Qu'est-ce qu'une procédure législative ?

La proposition de loi vise à étendre le droit à l'erreur reconnu aux usagers de l'administration aux collectivités locales.

Où en est-on ?

  1. Étape 1 en cours

    16 janvier 2020

    Examen et adoption

    1ère lecture

  2. Étape 2 à venir

    Promulgation

Comprendre le texte

La loi du 10 août 2018 pour un État au service de la confiance (dite loi "ESSoC") reconnaît un droit à l'erreur aux usagers de l'administration. Un usager qui se trompe dans ses déclarations à l'administration n'encourt pas de sanction lors de la première erreur si elle est commise de bonne foi.
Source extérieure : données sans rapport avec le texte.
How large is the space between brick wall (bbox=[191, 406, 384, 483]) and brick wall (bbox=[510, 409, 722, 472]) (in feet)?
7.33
C'est à l'administration de démontrer la mauvaise foi de l'usager.

La proposition de loi vise à élargir ce droit à l'erreur à l'ensemble des collectivités et de leurs groupements. Pour cela, elle prévoit qu'il ne peut y avoir sanction à l'encontre d'une collectivité qui a méconnu une règle applicable à sa situation ou commis une erreur matérielle lors du renseignement de sa situation, si cette collectivité régularise sa situation (de sa propre initiative ou dans le délai demandé).